To what extent can an auditor rely on Analytical Procedures?

To what extent can an auditor rely on Analytical Procedures?

Chiranjibi Feb. 20, 2018

Extent of Reliance on Analytical Procedures:

“Analytical procedures” means the analysis of significant ratios and trends, including the resulting investigation of fluctuations and relationships that are inconsistent with other relevant information or which deviate from predicted amounts.

The application of analytical procedures is based on the expectation that relationships among data exist and continue in the absence of known conditions to the contrary. The presence of these relationships provides audit evidence as to the completeness, accuracy and validity of the data produced by the accounting system.

However, reliance on the results of analytical procedures will depend on the auditor’s assessment of the risk that the analytical procedures may identify relationships as expected when, in fact, a material misstatement exists. The extent of reliance that the auditor places on the results of analytical procedures depends on the following factors:

(i) materiality of the items involved, for example, when inventory balances are material, the auditor does not rely only on analytical procedures in forming conclusions.
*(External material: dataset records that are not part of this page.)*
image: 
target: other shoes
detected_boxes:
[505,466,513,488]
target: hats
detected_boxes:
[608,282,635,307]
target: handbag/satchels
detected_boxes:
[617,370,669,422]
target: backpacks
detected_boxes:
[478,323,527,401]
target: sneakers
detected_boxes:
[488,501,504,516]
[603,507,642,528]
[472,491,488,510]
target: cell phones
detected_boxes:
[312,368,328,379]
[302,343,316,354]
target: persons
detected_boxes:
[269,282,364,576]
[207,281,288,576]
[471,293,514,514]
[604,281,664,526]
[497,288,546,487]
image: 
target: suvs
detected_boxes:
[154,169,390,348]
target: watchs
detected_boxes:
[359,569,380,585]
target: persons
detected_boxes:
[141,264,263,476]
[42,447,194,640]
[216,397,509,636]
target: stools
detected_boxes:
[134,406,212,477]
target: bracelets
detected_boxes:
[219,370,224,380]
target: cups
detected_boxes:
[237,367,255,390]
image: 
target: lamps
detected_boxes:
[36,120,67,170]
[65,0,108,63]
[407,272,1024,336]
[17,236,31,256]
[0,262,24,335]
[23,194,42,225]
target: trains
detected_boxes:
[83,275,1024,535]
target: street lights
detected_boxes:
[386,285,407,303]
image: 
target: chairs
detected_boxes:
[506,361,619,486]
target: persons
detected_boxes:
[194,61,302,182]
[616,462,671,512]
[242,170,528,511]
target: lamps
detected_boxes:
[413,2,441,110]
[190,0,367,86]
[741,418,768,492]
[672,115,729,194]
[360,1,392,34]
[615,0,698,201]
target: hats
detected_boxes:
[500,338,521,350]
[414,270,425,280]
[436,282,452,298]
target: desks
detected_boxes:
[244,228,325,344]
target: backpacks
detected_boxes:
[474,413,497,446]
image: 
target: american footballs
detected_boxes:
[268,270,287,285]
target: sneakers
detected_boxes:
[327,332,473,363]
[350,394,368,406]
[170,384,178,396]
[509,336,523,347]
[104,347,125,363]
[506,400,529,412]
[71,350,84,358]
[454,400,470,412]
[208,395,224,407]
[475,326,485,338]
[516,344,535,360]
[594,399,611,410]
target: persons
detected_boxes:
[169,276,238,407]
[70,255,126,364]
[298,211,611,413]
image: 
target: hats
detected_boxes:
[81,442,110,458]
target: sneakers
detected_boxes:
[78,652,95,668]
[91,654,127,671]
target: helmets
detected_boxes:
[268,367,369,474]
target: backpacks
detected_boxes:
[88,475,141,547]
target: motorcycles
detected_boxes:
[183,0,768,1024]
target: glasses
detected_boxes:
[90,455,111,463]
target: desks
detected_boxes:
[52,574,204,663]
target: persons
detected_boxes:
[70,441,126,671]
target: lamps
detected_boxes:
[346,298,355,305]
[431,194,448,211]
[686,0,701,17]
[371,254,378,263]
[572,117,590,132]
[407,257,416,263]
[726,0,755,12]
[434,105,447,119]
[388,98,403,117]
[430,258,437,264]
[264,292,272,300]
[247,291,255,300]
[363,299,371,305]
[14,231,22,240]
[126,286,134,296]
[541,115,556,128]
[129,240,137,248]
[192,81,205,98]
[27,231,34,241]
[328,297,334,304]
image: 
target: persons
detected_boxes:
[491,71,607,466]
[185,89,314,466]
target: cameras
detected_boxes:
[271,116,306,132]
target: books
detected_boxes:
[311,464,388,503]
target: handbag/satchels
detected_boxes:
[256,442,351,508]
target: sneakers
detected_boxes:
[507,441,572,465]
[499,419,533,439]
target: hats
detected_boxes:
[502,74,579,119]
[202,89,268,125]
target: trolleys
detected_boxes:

However, the auditor may rely solely on analytical procedures for certain income and expense items when they are not individually material;

(ii) other audit procedures directed toward the same audit objectives, for example,other procedures performed by the auditor in reviewing the collectability of accounts receivable, such as the review of subsequent cash receipts, might confirm or dispel questions raised from the application of analytical procedures to an ageing schedule of customers’ accounts;

(iii) accuracy with which the expected results of analytical procedures can be predicted. For example, the auditor will ordinarily expect greater consistency in comparing gross profit margins from one period to another than in comparing discretionary expenses, such as research or advertising; and

(iv) assessments of inherent and control risks, for example, if internal control over sales

order processing is weak and, therefore, control risk is high, more reliance on tests of details of transactions and balances than on analytical procedures in drawing conclusions on receivables may be required.

The auditor will need to consider testing the controls, if any, over the preparation of information used in applying analytical procedures. When such controls are effective, the auditor will have greater confidence in the reliability of the information and, therefore, in the results of analytical procedures.

The tests of accounting-related controls. For, example, an entity in establishing recording of unit sales. In these circumstances, the auditor could test the controls over the recording of unit sales in conjunction with tests of the controls over the processing of sales invoices.